━━ PAGE TEXT ━━

- Genre: Adult sci-fi series
- Created by: Doug Brode
- Starring: Vanessa Broze; Joanne Alderson; Levi Freeman; Mary LeGault; Noelle DuBois; Austin Ball;
- Composers: Brent Barkman; Russ Mackay;
- Country of origin: United States
- No. of seasons: 1
- No. of episodes: 13

Production
- Executive producer: John Quinn
- Camera setup: Film; Single-camera
- Running time: 23 minutes
- Production companies: Dangerous Tomorrows, Inc.; HBO Entertainment;

Original release
- Network: Cinemax
- Release: January 9 – March 27, 2009

= Forbidden Science =

Forbidden Science is a science fiction television series created by Doug Brode that aired on Cinemax from January to March 2009. It is set in a near-future world in which people fulfill erotic desires with virtual reality and androids. The 13-episode series is a combination of film noir science fiction and erotic thriller, focuses on the lives of the 4Ever Innovations staff.

== Cast and characters ==
- Vanessa Broze as Julia White – A clone of a brain–computer interface researcher Stephanie White; who via a memory chip from the recently deceased researcher, is able to join the staff and continue Stephanie's work.
- Levi Freeman as Colin Sommers – The owner of 4Ever Innovations.
- Joanne Alderson as Bethany Montrose – Joins 4Ever Innovations as the head of sales after her marriage ends. A friend of Colin's from before the show.
- Noelle DuBois as Dr. Penny Serling – A researcher in android technology and virtual reality.
- Austin Ball as Dr. Philip Wise – A researcher in android technology and virtual reality. He becomes Penny Serling's lover.
- Richard Roy Sutton as Adrian Turner – A co-founder of 4Ever Innovations.
- Mary LeGault as Laura Lucas – Colin Sommers' Executive Assistant and lover.

==Episodes==

| No. | Title | Directed by | Written by | Original release date |
| 1 | "4Ever" | Melanie Orr | Doug Brode | January 9, 2009 |
Divorced and seeking a new life, Bethany Montrose goes to work for an old friend's corporation, 4Ever Innovations, where she works with scientists who perform advanced human cloning. Bethany's first project involves a husband who wants to be reunited with his wife, who was killed in an accident.
| 2 | "Adversaries, Part 1" | Melanie Orr | Doug Brode | January 16, 2009 |
Julia White joins 4Ever Innovations as Colin, the CEO, goes public with the company's advances in the science of cloning organs, but there is an immediate backlash as an extremist attempts to shut the company down. Bethany is continually dreaming about her ex-husband, and an office romance is revealed.
| 3 | "Adversaries, Part 2" | Melanie Orr | Doug Brode | January 23, 2009 |
A major incident shakes 4Ever Innovations: another innovator in the world of cloning – along with his alluring but deadly partner – begins competition with 4Ever. Julia struggles to adapt to life as a clone, as she continues to recover memories from her former life. Laura stumbles upon confidential information.

━━━
━━ ENTRIES SHOWN ━━

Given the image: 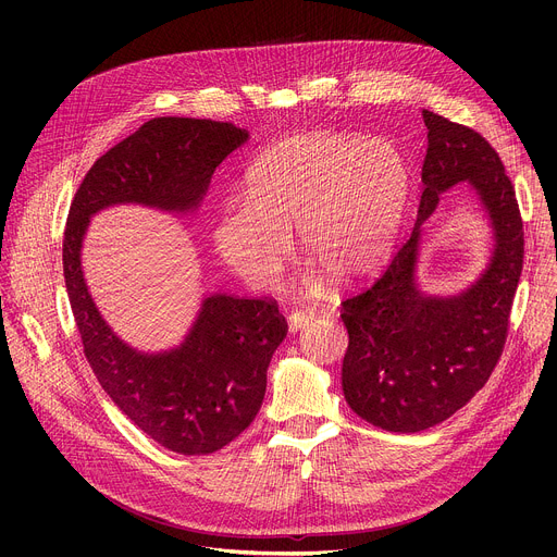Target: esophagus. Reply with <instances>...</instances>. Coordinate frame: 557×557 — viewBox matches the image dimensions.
I'll return each mask as SVG.
<instances>
[{
	"instance_id": "1",
	"label": "esophagus",
	"mask_w": 557,
	"mask_h": 557,
	"mask_svg": "<svg viewBox=\"0 0 557 557\" xmlns=\"http://www.w3.org/2000/svg\"><path fill=\"white\" fill-rule=\"evenodd\" d=\"M310 322H312V314H310V312L295 310V312H290V314H288V326H290V331H293V333H297V331L306 329Z\"/></svg>"
}]
</instances>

━━━

_AIM:_
Pick up the Forbidden Science article above after its last sentence and write the next part.

_OUTPUT FOR THIS EXERCISE:_
| 4 | "Weekend" | Melanie Orr | Doug Brode | January 30, 2009 |
Laura discovers mysterious evidence at 4Ever, but Colin catches her snooping around. Penny builds a lovebot and tests the android herself. Not completely satisfied, she builds a second lovebot and tests that one, too. Julia meets a man, but she feels incomplete.
| 5 | "Hotzone" | John Quinn | William Burke | February 6, 2009 |
A member of the cleaning crew commits industrial espionage at 4Ever, but his black market conspirator kills him. Penny helps Philip use the experimental Gold Chip to relive the dead man's last memories, including his murder.
| 6 | "Property, Part 1" | Clay Borris | Doug Brode | February 13, 2009 |
Senator Montgomery's lovebot, Max, is malfunctioning; so Max is brought to 4Ever for repair. Bianca, the assassin, breaks into the 4Ever lab and tries to extract all of Max's memories; but Julia fights her off.
| 7 | "Property, Part 2" | Clay Borris | Doug Brode | February 13, 2009 |
Julia sneaks Max, the Senator's lovebot, out of the 4Ever headquarters and goes into hiding. Colin sends Bethany, Penny, and Philip out in search of Julia. Colin and Bethany begin an office romance.
| 8 | "Lonely" | Clay Borris | Doug Brode | February 20, 2009 |
Laura uses the 4Ever electronic device to have online, virtual love, where she learns secrets about the actual creator of 4Ever Technologies. Laura also learns of the new romance between Colin and Bethany. Philip asks Penny for a date, but she takes control by putting him into boyfriend training mode.
| 9 | "Tarot" | Clay Borris | William Burke & Doug Brode | February 27, 2009 |
A beautiful young tarot card reader seduces a brilliant scientist in order to steal his corporate secrets. But, when he goes into a coma, she and her gang kidnap Bethany and hold her hostage in return for Colin's help. When Colin and Julia use their 4Ever equipment to revive the scientist, Julia discovers that the scientist is her former mentor and lover.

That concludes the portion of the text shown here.